The tourist office in La Roche sells a rather rudimentary walking map (Carte de Promenades), with a dozen circular walks marked in the vicinity. The longest and most attractive of these is the 13km Walk 5, which takes about six hours and is mildly strenuous. It starts on rue Bon Dieu du Maka, near place du Bronze, and rises steeply before levelling out through the woods above town and across fields of wildflowers. The walk follows GR route 57, dropping sharply to the river at Maboge, where several cafés offer lunch, then rejoining the main road for 500m until it turns left alongside a tributary of the Ourthe as far as the farm at Borzee. From here the route is easy to find, again heading through the woods with fabulous views, but when it descends towards the town keep your eyes peeled for a right and then an immediate left down an unpromising footpath that drops you onto the main road by the river. From here, take the second right for a final gentle stretch above the road, with good views over the town. Allow around three hours’ walking time for the 13km; to extend the route by an hour or so, pick up Walk 12 at Borzee, joining Walk 11 as far as the small town of Samree and returning through the forest to La Roche.

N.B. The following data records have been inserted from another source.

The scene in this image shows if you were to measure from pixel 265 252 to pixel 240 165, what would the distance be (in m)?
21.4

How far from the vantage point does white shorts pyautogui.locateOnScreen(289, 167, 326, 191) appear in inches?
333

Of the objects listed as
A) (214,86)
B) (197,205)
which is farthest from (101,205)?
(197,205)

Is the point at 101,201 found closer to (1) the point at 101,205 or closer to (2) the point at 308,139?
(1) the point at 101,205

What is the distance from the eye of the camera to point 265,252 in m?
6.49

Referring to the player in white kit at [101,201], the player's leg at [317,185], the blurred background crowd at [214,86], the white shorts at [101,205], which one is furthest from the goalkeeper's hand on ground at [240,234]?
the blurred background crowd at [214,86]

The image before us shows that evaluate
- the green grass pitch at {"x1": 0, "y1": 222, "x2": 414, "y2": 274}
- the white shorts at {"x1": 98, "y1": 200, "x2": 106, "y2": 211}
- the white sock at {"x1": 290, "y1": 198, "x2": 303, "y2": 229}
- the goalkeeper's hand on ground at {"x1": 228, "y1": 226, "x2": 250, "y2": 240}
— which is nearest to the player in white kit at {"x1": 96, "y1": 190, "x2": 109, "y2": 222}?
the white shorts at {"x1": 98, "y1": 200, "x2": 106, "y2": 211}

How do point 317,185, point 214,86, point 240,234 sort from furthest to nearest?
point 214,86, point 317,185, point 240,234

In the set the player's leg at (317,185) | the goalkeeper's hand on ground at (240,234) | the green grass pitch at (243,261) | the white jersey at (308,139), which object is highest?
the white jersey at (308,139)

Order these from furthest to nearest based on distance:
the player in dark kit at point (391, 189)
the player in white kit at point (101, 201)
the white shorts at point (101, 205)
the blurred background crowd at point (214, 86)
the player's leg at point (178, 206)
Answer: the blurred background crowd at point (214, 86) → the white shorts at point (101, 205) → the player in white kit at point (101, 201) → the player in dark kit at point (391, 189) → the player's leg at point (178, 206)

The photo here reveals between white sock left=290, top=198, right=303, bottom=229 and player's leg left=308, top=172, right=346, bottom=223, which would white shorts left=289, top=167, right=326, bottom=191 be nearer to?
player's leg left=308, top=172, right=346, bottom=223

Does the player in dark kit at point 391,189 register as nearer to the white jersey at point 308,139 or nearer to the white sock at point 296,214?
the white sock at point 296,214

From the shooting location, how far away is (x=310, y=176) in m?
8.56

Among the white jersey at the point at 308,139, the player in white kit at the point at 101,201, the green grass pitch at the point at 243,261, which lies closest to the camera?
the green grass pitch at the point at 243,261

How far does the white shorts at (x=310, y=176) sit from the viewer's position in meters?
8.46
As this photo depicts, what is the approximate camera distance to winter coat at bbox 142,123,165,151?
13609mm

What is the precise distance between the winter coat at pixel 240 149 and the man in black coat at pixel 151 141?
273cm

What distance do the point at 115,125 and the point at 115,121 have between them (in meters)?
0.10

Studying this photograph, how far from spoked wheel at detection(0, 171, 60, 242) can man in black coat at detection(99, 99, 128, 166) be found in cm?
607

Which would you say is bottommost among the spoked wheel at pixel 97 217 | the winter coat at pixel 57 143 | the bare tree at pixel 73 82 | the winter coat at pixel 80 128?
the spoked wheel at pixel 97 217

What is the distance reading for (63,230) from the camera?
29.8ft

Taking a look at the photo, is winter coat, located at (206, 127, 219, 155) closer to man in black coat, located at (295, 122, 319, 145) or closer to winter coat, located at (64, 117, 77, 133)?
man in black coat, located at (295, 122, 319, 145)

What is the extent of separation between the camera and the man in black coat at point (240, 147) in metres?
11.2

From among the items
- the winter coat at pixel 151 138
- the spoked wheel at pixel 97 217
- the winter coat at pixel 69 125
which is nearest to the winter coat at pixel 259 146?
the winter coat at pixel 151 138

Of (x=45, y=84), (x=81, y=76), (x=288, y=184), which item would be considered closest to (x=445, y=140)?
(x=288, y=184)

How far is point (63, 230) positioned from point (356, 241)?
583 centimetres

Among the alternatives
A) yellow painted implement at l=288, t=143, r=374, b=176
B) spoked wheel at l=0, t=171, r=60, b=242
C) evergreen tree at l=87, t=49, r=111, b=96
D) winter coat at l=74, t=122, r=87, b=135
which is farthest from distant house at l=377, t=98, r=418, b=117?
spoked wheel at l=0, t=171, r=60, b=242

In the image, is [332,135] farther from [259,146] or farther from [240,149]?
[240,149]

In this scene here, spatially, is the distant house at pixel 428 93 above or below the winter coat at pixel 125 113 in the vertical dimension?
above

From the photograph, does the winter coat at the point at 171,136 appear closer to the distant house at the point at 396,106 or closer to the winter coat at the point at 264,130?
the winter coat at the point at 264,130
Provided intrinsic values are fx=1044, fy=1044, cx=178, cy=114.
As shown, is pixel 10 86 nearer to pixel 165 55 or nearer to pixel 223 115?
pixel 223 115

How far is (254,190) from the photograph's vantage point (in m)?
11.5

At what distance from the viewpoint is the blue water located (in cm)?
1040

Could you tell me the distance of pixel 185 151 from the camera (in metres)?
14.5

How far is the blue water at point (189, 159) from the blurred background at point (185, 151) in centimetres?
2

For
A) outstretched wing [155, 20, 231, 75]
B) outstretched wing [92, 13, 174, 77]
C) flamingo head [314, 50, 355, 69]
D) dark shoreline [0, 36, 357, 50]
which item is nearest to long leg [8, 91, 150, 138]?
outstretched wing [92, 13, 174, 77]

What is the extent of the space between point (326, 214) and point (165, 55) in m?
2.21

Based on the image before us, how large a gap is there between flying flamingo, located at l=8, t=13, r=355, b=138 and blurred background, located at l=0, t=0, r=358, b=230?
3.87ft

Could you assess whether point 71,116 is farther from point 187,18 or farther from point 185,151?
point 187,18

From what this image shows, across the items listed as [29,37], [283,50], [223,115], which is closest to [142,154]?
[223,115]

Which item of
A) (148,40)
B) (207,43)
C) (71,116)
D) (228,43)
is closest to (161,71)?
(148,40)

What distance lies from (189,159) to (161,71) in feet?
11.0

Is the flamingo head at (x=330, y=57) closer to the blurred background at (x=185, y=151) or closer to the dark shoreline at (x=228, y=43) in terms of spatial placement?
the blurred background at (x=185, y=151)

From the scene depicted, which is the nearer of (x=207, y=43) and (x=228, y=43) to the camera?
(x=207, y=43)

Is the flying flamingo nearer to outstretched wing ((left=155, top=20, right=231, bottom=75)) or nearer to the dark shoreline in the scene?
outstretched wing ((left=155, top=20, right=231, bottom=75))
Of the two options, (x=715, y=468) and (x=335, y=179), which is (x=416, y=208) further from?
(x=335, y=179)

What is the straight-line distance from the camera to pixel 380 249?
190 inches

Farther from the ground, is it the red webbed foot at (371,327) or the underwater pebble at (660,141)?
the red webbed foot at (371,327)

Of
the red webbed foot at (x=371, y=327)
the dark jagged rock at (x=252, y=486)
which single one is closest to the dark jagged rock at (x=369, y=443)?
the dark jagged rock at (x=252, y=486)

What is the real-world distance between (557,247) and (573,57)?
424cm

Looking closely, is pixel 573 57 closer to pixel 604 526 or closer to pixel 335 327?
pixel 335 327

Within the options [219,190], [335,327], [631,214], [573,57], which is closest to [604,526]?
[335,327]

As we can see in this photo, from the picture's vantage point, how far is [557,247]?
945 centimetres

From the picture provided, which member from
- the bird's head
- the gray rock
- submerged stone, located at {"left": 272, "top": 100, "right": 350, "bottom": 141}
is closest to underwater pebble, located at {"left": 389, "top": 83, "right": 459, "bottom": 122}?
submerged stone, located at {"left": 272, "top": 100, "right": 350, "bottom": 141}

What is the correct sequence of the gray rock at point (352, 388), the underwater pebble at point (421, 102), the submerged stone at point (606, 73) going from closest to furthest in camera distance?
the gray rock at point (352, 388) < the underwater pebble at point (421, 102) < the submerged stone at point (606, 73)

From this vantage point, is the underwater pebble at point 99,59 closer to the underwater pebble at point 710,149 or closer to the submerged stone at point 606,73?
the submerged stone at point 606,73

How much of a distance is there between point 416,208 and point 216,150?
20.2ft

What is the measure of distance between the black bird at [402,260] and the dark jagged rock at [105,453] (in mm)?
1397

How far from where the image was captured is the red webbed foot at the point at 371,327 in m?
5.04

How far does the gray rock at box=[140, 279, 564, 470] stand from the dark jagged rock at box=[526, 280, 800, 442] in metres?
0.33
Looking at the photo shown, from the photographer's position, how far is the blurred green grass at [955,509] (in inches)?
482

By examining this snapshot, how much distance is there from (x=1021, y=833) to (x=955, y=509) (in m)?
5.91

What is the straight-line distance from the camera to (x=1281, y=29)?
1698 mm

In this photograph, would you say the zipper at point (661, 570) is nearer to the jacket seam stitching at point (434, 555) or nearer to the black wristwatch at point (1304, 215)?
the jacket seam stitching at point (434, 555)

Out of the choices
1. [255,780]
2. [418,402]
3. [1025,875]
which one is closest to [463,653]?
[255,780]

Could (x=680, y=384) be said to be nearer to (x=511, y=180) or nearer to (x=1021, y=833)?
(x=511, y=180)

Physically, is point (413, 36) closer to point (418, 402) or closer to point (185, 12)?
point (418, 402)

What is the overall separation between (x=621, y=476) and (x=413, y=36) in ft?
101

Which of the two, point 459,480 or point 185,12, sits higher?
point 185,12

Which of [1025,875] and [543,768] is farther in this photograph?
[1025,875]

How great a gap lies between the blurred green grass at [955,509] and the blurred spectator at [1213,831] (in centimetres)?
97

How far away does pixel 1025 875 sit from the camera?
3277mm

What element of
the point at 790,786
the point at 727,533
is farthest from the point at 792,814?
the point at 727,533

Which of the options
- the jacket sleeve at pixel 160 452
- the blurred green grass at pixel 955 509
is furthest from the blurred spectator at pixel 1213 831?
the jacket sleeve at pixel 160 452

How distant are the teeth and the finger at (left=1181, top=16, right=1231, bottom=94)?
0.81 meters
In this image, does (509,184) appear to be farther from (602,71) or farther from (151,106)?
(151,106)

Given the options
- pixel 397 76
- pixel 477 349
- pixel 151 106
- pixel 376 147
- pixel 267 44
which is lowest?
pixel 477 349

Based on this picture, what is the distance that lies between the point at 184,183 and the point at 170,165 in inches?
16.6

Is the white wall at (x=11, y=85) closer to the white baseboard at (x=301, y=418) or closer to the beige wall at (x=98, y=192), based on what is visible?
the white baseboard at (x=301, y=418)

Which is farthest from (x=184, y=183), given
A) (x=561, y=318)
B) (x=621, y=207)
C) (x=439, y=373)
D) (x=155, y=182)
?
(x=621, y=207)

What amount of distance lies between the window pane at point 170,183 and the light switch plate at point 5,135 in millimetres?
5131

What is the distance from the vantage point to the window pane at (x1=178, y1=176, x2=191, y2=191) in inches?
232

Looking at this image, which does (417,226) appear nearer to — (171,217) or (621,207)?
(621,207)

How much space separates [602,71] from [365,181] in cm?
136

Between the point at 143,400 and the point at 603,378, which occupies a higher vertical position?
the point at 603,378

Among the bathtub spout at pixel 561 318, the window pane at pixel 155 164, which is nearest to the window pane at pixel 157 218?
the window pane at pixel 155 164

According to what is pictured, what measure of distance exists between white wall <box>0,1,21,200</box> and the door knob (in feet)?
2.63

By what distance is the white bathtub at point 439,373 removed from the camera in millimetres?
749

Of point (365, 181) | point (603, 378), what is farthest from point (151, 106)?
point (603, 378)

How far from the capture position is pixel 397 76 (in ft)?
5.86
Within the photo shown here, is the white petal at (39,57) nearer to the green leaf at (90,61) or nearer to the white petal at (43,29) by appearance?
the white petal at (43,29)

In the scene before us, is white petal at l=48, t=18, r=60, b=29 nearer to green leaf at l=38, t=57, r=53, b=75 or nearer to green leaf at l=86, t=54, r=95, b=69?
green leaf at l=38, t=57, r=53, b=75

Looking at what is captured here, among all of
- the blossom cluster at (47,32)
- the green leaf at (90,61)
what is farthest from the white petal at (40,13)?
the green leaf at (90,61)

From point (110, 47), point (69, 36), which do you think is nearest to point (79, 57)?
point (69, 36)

If you’re after a shorter hike, follow Walk 4, a 6km route that takes about two hours. From the tourist office, head for place du Bronze and before you cross the bridge turn left on rue Clerue, and sharp left again up rue St Quolin. Turn left at the top and follow the road round to St Margaret’s Chapel, built in 1600 and once connected to the castle by an underground passageway. Just left of the chapel, a scramble up the steep slope leads up to a lookout point with views over La Roche, while continuing up the footpath brings you to the attractive but often crowded Parc Forestier du Deister. If you continue through the park you’ll rejoin Walk 4, looping briefly north and then dropping back to town, all along the roadway. Alternatively, GR route 57 provides a full half-day’s walking between La Roche and the hamlet of Nadrin, a distance of around 15km. Nadrin is home to a belvedere – actually a high tower with a restaurant attached – from which you can see the River Ourthe at six different points on its meandering course in and out of the tightly packed hills. The return journey can be completed by bus, but this only runs twice daily, so be sure to check times with the tourist office before you leave.
Cycling, canoeing and other activities
Obviously enough, renting a mountain bike allows you to see more of the surrounding forests: eight circular routes are set out in the Carte des Circuits Cyclotouristes, on sale at the tourist office. Bikes can be rented from Ardennes Aventures by the north bridge. They also organize canoeing trips on the Ourthe, bussing you (or letting you mountain bike) to Maboge for the 10km paddle downstream to La Roche (€15 per person, €30 with the bike ride), or to Nisramont for the strenuous 25km river trip (€20). They also organize river rafting and cross-country skiing in the winter.